The process was careful use of drip fertigation (fertiliser delivered via irrigation) and scheduled watering. The scientists transferred knowledge gained from earlier experiments that succeeded in reducing water consumption in commercial strawberry production.

The EMR team, led by Dr Mark Else, also increased the yield from the industry standard range of 45-50 tonnes per hectare to 78 tonnes per hectare.

Else said: "We have just lifted the 2010 crop and are confident that we will have improved on last year's yields and, importantly, used less water and fertigation while maintaining the yields and quality of the potatoes produced.

"Given that our trial took place on less than one hectare, we recognise that it will be challenging for growers to replicate these results exactly on a commercial scale.

"However, we have achieved this with our work on strawberries and we believe that the potato trials - now in their second year - demonstrate that with water scheduling and drip fertigation it is possible to dramatically reduce the amount of water and chemicals applied to potatoes commercially.

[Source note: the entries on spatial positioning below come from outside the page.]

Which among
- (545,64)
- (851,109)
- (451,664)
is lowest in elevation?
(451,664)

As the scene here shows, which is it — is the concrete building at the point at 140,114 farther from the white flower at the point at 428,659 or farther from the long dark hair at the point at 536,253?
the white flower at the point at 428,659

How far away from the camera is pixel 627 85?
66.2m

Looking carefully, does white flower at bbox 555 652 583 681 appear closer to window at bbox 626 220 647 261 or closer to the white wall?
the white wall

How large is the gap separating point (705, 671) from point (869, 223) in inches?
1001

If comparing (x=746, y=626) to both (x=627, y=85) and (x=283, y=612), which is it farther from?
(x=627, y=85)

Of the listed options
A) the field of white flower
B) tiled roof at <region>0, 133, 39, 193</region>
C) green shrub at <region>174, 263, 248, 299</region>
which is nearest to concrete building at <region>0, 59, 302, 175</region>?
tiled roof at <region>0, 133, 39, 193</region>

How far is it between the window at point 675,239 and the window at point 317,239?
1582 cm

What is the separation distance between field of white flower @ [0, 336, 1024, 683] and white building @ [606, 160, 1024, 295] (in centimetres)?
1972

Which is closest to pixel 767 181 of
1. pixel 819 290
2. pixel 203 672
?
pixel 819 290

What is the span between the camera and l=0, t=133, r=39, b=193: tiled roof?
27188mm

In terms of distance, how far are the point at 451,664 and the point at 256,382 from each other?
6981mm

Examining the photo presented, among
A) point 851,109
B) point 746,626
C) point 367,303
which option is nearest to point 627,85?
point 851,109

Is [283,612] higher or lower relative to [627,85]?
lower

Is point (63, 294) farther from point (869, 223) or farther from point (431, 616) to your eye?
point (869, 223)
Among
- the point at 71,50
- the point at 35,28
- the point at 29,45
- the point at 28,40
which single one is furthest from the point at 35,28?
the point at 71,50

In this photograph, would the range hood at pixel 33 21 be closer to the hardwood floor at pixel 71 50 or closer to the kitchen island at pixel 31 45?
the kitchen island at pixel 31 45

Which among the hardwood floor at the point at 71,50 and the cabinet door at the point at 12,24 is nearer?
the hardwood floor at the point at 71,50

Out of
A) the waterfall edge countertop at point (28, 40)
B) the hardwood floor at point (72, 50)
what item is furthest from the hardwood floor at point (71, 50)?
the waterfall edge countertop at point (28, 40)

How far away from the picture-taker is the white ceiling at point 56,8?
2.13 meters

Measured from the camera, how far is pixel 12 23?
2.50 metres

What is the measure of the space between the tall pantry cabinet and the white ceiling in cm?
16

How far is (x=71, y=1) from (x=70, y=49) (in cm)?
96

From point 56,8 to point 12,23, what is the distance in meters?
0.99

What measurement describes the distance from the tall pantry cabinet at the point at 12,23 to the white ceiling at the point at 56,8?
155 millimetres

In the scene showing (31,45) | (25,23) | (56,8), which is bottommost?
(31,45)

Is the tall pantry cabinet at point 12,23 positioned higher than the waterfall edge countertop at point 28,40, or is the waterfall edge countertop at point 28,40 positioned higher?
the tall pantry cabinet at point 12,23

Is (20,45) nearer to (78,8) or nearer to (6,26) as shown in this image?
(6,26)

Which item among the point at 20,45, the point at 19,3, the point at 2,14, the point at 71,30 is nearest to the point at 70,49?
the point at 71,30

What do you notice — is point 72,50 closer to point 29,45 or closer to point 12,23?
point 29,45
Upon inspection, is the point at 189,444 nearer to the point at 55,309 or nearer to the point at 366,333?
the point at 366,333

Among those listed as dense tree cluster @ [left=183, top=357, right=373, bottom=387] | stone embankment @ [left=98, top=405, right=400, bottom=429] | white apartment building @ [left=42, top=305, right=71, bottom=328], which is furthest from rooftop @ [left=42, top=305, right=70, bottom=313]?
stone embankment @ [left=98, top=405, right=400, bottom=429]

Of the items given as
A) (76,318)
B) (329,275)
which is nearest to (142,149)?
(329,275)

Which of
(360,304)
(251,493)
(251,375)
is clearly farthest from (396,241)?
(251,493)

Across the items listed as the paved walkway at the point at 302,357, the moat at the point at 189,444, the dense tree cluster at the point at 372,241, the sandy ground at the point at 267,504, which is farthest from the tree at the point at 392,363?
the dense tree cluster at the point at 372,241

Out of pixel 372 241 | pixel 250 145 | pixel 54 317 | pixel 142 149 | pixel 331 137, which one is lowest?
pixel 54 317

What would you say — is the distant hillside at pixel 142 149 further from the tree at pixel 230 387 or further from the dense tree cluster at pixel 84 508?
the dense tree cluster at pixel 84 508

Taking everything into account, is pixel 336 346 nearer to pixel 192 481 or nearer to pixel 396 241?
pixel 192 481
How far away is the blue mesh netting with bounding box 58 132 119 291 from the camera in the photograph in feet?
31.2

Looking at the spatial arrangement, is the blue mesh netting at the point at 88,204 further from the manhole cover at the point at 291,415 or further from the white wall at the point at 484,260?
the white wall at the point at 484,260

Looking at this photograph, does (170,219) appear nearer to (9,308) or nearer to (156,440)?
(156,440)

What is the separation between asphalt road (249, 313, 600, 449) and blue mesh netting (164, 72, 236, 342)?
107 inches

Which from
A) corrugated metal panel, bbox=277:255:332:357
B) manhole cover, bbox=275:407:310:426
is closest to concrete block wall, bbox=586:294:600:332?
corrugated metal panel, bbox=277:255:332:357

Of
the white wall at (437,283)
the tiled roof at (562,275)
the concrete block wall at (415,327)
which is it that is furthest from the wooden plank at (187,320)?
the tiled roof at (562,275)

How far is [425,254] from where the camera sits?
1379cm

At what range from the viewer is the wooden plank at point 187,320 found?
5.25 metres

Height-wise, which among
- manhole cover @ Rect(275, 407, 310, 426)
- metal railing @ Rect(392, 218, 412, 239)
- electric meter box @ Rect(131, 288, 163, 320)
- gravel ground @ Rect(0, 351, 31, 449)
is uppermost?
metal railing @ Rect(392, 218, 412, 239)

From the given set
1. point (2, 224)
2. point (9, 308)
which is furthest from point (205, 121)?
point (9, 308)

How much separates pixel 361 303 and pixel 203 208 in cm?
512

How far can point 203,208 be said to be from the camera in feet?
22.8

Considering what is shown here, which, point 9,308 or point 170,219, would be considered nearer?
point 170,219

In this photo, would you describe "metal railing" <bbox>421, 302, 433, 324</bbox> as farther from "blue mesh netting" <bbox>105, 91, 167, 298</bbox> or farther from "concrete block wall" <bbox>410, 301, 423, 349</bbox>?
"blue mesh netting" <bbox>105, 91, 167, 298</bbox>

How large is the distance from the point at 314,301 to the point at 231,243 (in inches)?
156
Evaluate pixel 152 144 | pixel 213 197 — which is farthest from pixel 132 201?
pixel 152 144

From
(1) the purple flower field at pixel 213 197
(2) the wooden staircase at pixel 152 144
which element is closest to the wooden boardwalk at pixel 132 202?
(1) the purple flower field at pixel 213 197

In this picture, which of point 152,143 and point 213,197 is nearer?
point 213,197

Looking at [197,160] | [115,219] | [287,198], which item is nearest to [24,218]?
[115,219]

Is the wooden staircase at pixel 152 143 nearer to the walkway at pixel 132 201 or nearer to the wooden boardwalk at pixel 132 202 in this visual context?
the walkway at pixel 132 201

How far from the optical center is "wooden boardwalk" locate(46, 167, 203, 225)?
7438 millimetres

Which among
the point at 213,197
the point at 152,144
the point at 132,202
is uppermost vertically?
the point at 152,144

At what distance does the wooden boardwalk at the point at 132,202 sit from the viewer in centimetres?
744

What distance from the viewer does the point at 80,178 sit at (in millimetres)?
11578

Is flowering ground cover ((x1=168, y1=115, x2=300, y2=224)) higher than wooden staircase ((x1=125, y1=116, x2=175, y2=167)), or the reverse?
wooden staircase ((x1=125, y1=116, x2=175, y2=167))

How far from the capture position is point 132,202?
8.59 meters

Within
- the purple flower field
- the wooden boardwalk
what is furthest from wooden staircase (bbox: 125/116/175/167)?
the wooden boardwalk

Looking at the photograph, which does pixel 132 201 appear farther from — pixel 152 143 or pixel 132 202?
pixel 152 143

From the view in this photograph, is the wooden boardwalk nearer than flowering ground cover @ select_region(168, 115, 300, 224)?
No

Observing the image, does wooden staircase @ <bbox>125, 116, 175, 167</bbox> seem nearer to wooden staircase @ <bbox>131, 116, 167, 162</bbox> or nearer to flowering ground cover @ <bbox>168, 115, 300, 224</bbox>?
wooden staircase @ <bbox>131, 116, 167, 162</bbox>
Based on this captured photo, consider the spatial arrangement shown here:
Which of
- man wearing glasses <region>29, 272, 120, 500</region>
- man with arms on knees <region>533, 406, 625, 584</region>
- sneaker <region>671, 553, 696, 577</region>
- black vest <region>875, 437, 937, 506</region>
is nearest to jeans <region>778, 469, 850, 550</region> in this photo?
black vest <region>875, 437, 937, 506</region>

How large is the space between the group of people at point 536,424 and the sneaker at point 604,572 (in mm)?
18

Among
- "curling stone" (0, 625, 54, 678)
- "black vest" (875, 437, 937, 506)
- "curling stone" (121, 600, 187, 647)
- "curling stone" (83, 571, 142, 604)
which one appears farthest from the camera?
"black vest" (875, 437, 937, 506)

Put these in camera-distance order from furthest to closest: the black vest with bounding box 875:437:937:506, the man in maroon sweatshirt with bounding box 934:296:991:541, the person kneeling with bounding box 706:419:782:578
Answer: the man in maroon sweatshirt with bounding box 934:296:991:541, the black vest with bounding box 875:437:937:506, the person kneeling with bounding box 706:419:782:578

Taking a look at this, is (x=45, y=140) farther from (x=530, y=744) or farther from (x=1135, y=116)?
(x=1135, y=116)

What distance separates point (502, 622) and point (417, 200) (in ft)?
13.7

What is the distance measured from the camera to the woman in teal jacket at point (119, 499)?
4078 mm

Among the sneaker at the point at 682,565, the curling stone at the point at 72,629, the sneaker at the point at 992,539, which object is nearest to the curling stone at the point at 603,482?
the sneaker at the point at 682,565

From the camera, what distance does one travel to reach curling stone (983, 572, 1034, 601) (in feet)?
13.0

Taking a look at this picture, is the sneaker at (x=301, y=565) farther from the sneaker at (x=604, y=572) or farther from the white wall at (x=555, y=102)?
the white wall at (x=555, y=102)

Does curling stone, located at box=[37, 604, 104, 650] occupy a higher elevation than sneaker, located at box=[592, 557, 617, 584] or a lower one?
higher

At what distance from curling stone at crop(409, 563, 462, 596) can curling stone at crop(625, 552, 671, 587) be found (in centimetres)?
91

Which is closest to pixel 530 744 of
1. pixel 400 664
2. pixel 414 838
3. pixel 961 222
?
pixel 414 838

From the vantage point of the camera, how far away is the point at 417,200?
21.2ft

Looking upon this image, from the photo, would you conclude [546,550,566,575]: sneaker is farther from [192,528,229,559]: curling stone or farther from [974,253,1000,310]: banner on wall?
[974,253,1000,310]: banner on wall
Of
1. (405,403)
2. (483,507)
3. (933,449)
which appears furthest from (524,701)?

"As well as saving money for the growers, our trials show that they can increase revenues thanks to a major increase in yields and maintenance of quality."

The team is confident that by the end of the three-year trial in 2011, EMR will have produced a set of guidelines and techniques to help potato growers to use drip irrigation and to know when and how much water to apply.

The guidelines will take into account the actual rainfall and the optimum soil moisture content to deliver the quality and quantity of potatoes expected by growers and supermarkets.

Else added: "There will be a capital investment associated with the techniques, but with good increased yields, maintained quality and lower costs associated with water and chemicals, we believe there is a commercial advantage for UK growers."

EMR head of science Chris Atkinson said: "This experiment has major commercial implications for potato growers, especially those in the south and east of the country that due to less rainfall are more dependent on irrigation.

"It also impacts on the issue of food security because with the climate changing, farmers need to have the techniques to grow more while using less.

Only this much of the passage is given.